Bunker Actions incorporates footage from studio performances in the Bunker that explores psychological control, the establishment/breakdown of the boundaries of the body, and the implied mortality of the image. Drawn boundaries within the confines of the bunker space and the body of the performer become sites of intense concentration and erasure. A performance illuminated and perpetuated via a photo-strobe bears resemblance to the ricochet of a machine gun—the image only perceptible by the violence of the mechanism. Voids emerge within the boundaries on the body and in the space, becoming portals between the corporeality of the performance image and the endless abyss of video black.



This series of drawings explores the creation of voids or non-spaces that develop into dimensional objects and change shape in space and time. Working back and forth between these drawings and related bunker performance actions, the shapes and forms of the drawings are pulled from and/or are inserted into the performance (more specifically, become placed on the body).

Union Labor Systematic Overload

5 Channel Video Installation // Dimensions Variable

Union Labor Systematic Overload is the culmination of a collaborative effort between Benjamin Rosenthal and Paul Taylor. Exploring areas of intersection between labor and futility, collaboration and competition, and performance and anxiety—the piece centers around the planning and construction of a useless water-delivery system. Performed spontaneously without prior scripting , the event collapses into an increasingly chaotic episode where collaboration becomes violent competition—utilitarian roles exchanged for sheer futile energy. Loosely based around actions in the performance (passing, planning, patching, construction, etc.), each channel experiences moments of building and decay. Performed and exhibited out of synchronization, relationships are established between the channels that are systematically overturned when juxtaposed against another channel.

Production Stills

Loops & Bonds

2009-2010  // 7 Minutes //  3 Channel Video

Loops & Bonds investigates the tension between the spontaneity and subliminal violence of the open-mic scenario and the fraternity, through the juxtaposition of immersive and chaotic images and sound against the austerity of menacing and suggestive performative actions. Evolving out of an exploration of metered utterance, rhythms collapse into frenzied and amorphous experiences—interrupted by the abrupt exposition of production and artifice. Functioning as an agent of connectivity and suture, the lasso and the rope transform to reveal the sinister psychological underpinnings of the event.

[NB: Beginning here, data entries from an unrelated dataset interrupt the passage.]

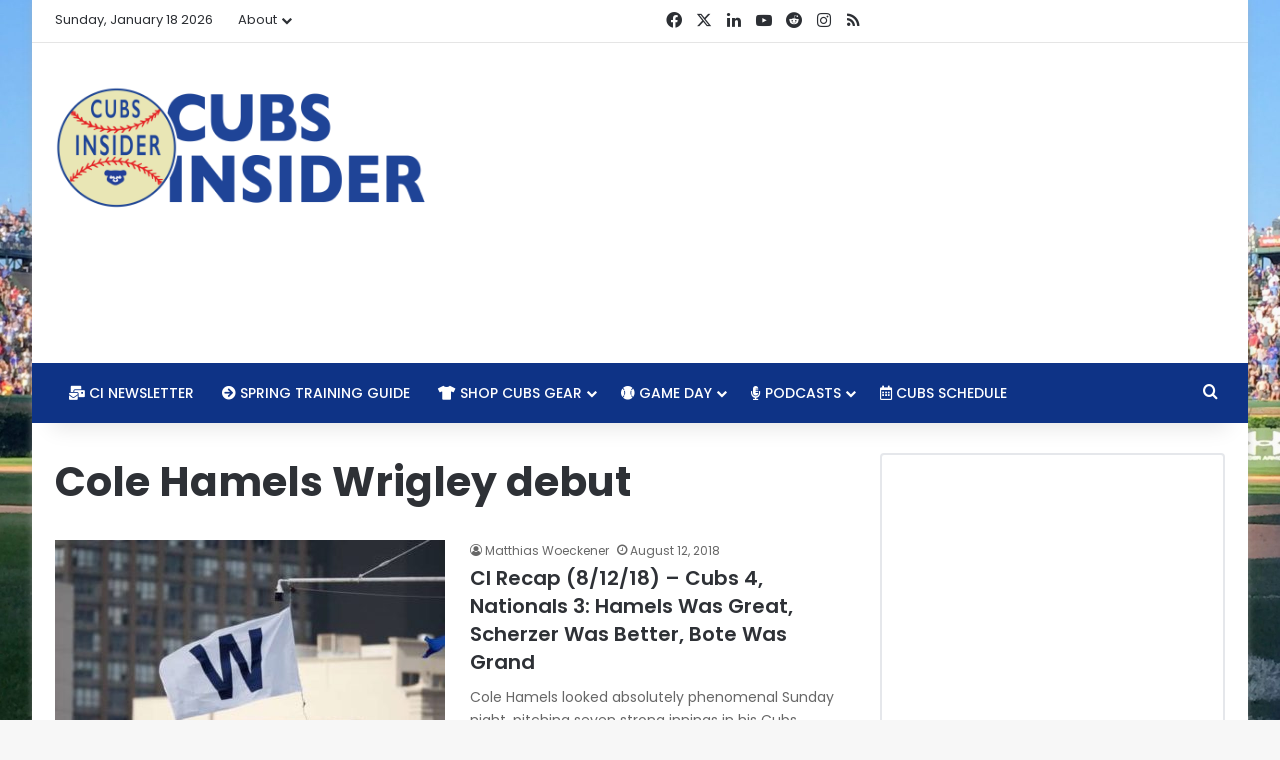

--- FILE ---
content_type: text/html; charset=utf-8
request_url: https://www.google.com/recaptcha/api2/aframe
body_size: 264
content:
<!DOCTYPE HTML><html><head><meta http-equiv="content-type" content="text/html; charset=UTF-8"></head><body><script nonce="QgQ_rDnHsm77LOu8vmcswg">/** Anti-fraud and anti-abuse applications only. See google.com/recaptcha */ try{var clients={'sodar':'https://pagead2.googlesyndication.com/pagead/sodar?'};window.addEventListener("message",function(a){try{if(a.source===window.parent){var b=JSON.parse(a.data);var c=clients[b['id']];if(c){var d=document.createElement('img');d.src=c+b['params']+'&rc='+(localStorage.getItem("rc::a")?sessionStorage.getItem("rc::b"):"");window.document.body.appendChild(d);sessionStorage.setItem("rc::e",parseInt(sessionStorage.getItem("rc::e")||0)+1);localStorage.setItem("rc::h",'1768723578775');}}}catch(b){}});window.parent.postMessage("_grecaptcha_ready", "*");}catch(b){}</script></body></html>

DIAGRAM: Exploding Body Detonates the Mind

2006  // 5 Minutes //  16mm film transferred to SD Video (three channel, looped)

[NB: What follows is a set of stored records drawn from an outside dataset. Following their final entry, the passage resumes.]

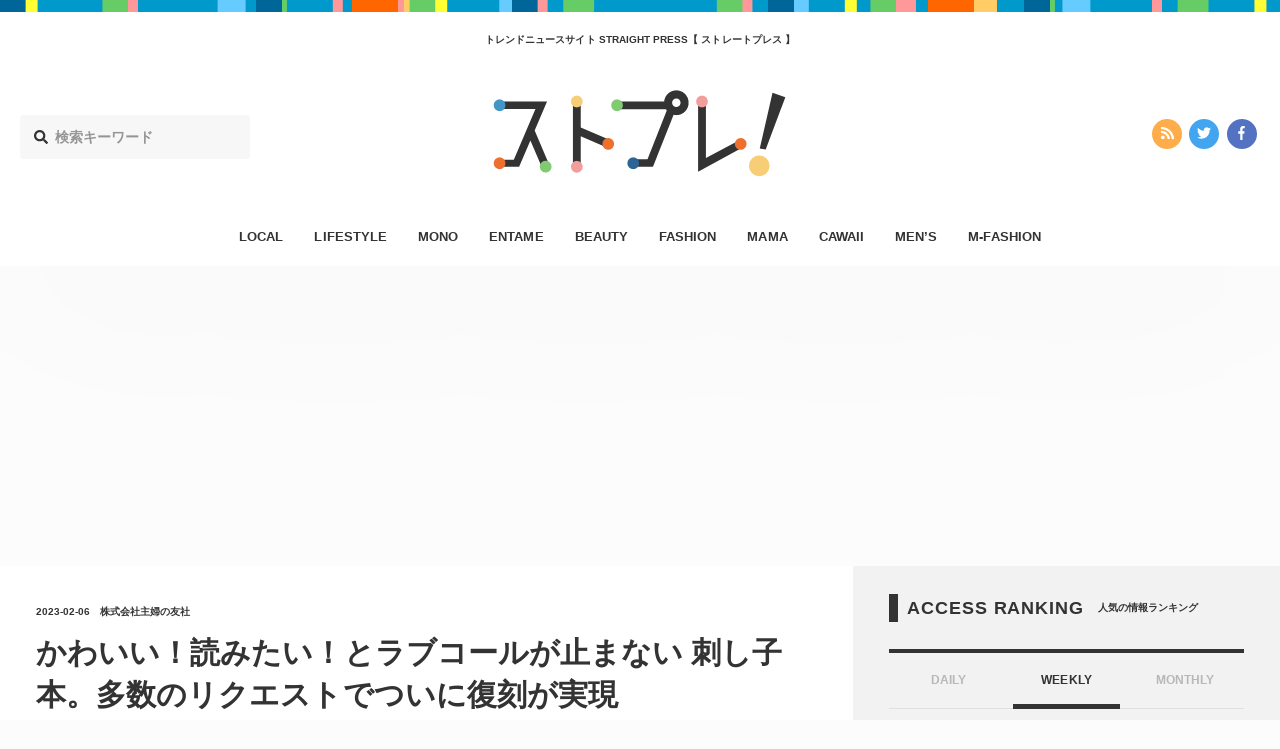

--- FILE ---
content_type: text/html; charset=utf-8
request_url: https://www.google.com/recaptcha/api2/aframe
body_size: 261
content:
<!DOCTYPE HTML><html><head><meta http-equiv="content-type" content="text/html; charset=UTF-8"></head><body><script nonce="FEl5LILj0OOHGCYzwA_5JQ">/** Anti-fraud and anti-abuse applications only. See google.com/recaptcha */ try{var clients={'sodar':'https://pagead2.googlesyndication.com/pagead/sodar?'};window.addEventListener("message",function(a){try{if(a.source===window.parent){var b=JSON.parse(a.data);var c=clients[b['id']];if(c){var d=document.createElement('img');d.src=c+b['params']+'&rc='+(localStorage.getItem("rc::a")?sessionStorage.getItem("rc::b"):"");window.document.body.appendChild(d);sessionStorage.setItem("rc::e",parseInt(sessionStorage.getItem("rc::e")||0)+1);localStorage.setItem("rc::h",'1769095422880');}}}catch(b){}});window.parent.postMessage("_grecaptcha_ready", "*");}catch(b){}</script></body></html>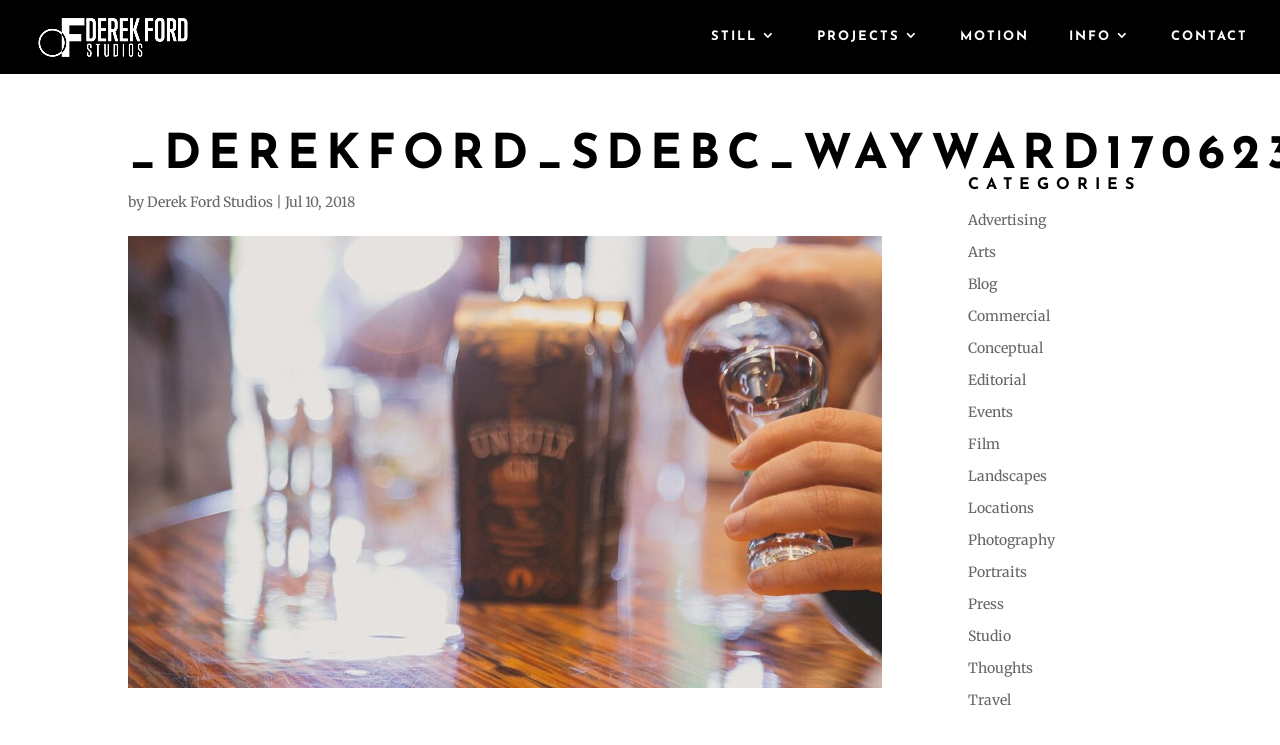

--- FILE ---
content_type: text/css; charset=utf-8
request_url: https://www.derekford.com/wp-content/et-cache/11366/et-core-unified-cpt-deferred-11366.min.css?ver=1767819728
body_size: 400
content:
.et_pb_section_0.et_pb_section{padding-top:10px;padding-bottom:20px;margin-top:0px;margin-bottom:0px}.et_pb_section_1.et_pb_section{padding-top:10px;padding-bottom:20px;margin-top:0px;margin-bottom:0px;background-color:#000000!important}.et_pb_row_0.et_pb_row{padding-top:0px!important;padding-bottom:5px!important;margin-top:10px!important;margin-right:auto!important;margin-bottom:0px!important;margin-left:auto!important;padding-top:0px;padding-bottom:5px}.et_pb_row_0,body #page-container .et-db #et-boc .et-l .et_pb_row_0.et_pb_row,body.et_pb_pagebuilder_layout.single #page-container #et-boc .et-l .et_pb_row_0.et_pb_row,body.et_pb_pagebuilder_layout.single.et_full_width_page #page-container .et_pb_row_0.et_pb_row{width:100%;max-width:1500px}.et_pb_text_0{letter-spacing:1px;border-color:#FFFFFF;padding-top:0px!important;padding-bottom:5px!important;margin-top:0px!important;margin-bottom:-20px!important}.et_pb_text_0.et_pb_text blockquote,.et_pb_text_1.et_pb_text blockquote{color:#adadad!important}.et_pb_text_0 blockquote,.et_pb_text_1 blockquote{font-family:'Josefin Slab',Georgia,"Times New Roman",serif;font-style:italic;font-size:23px;border-width:6px}.et_pb_text_0 h5{letter-spacing:2px;line-height:1.1em}.et_pb_text_0 h6{font-size:15px;line-height:0em}body.safari .et_pb_text_0,body.iphone .et_pb_text_0,body.uiwebview .et_pb_text_0,body.safari .et_pb_text_0 h5,body.iphone .et_pb_text_0 h5,body.uiwebview .et_pb_text_0 h5,body.safari .et_pb_text_1,body.iphone .et_pb_text_1,body.uiwebview .et_pb_text_1,body.safari .et_pb_text_1 h5,body.iphone .et_pb_text_1 h5,body.uiwebview .et_pb_text_1 h5{font-variant-ligatures:no-common-ligatures}.et_pb_text_1{font-size:9px;border-color:#FFFFFF;max-height:1000px;padding-bottom:0px!important;margin-bottom:-5px!important;max-width:100%}.et_pb_text_1 h5{letter-spacing:2px}.et_pb_text_1 h6{font-size:15px;letter-spacing:1px;line-height:0em}.et_pb_row_1.et_pb_row{margin-bottom:10px!important}.et_pb_button_0,.et_pb_button_0:after{transition:all 300ms ease 0ms}.et_pb_text_1.et_pb_module{margin-left:auto!important;margin-right:auto!important}@media only screen and (min-width:981px){.et_pb_text_1{width:100%}}@media only screen and (max-width:980px){.et_pb_row_0.et_pb_row{padding-top:50px!important;padding-bottom:57px!important;padding-top:50px!important;padding-bottom:57px!important}.et_pb_text_0{margin-top:0px!important;margin-bottom:-20px!important}.et_pb_text_1{width:100%}}@media only screen and (max-width:767px){.et_pb_row_0.et_pb_row{padding-top:20px!important;padding-bottom:20px!important;padding-top:20px!important;padding-bottom:20px!important}.et_pb_text_0 h1{font-size:48px}.et_pb_text_0 h5{font-size:24px}.et_pb_text_0 h6,.et_pb_text_1 h6{font-size:15px;letter-spacing:0px}.et_pb_text_0{margin-bottom:0px!important}}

DIAGRAM: Exploding Body Detonates the Mind began as an investigation of a set of directions accompanying surplus football teaching films of the 1970’s. The films were used as teaching tools for the University of Pittsburgh and Penn State football teams, and incorporated intense descriptive directions and interpretations of different strategies within the game.

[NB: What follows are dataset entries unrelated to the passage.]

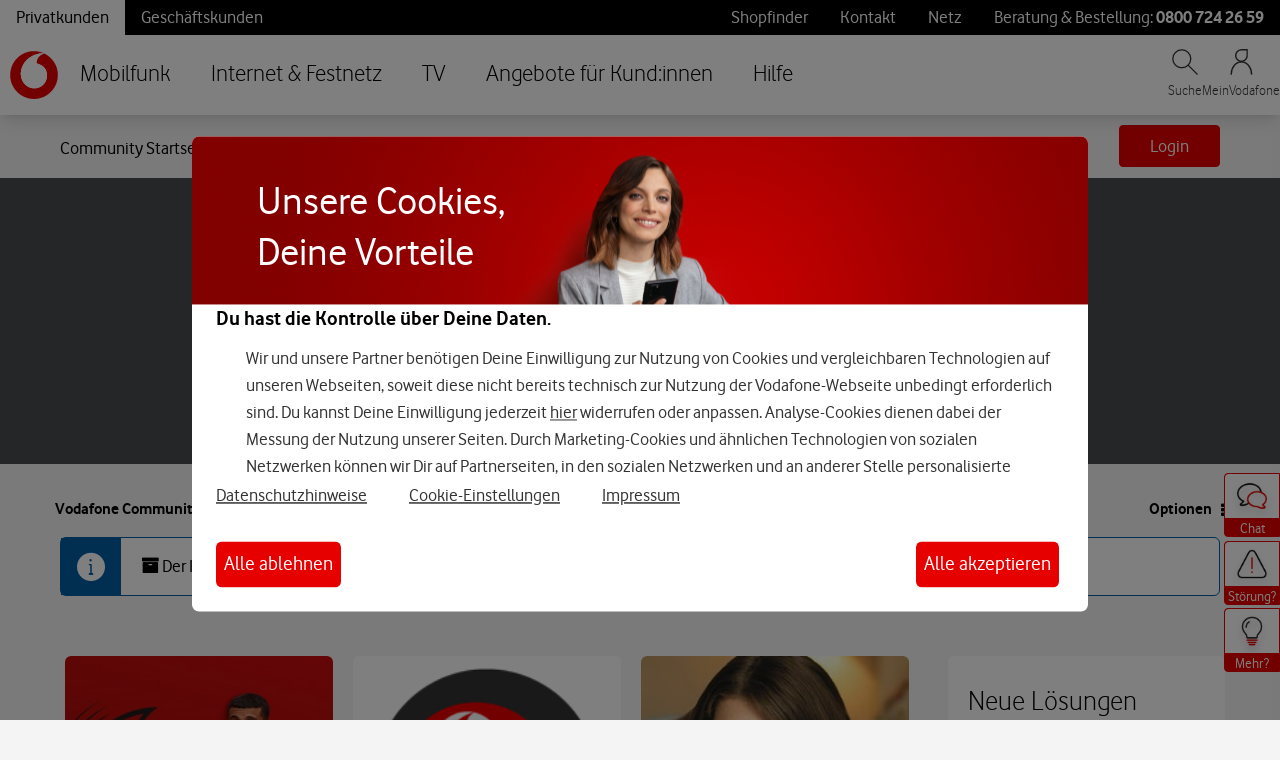

--- FILE ---
content_type: application/x-javascript;charset=utf-8
request_url: https://was.vodafone.de/id?d_visid_ver=5.2.0&d_fieldgroup=A&mcorgid=AE8901AC513145B60A490D4C%40AdobeOrg&mid=04367517293357283469219917275143561967&ts=1769892248838
body_size: -41
content:
{"mid":"04367517293357283469219917275143561967"}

DIAGRAM: Exploding Body Detonates the Mind is based around the performance of these directions by the artist. Evolving from a rather confused sense of strategic analysis, to a maniacal and panicked performed-violent state—Benjamin Rosenthal investigates the development of his personal violence and mania through the critical lens of football. Using surround sound technology, and three channels, the installation produces a sense of motion and acoustic space that corresponds physically with the performance on-screen. Actions become tangibly related to each other—penetrating, piercing, and rupturing the screens that divide them. The collapse of strategy and precision in the dialogue of the film occurs in cycles throughout the duration of the installation, and as such creates a space where these moments of transcendent psychological mania can evolve simultaneously alongside moments of meticulous order.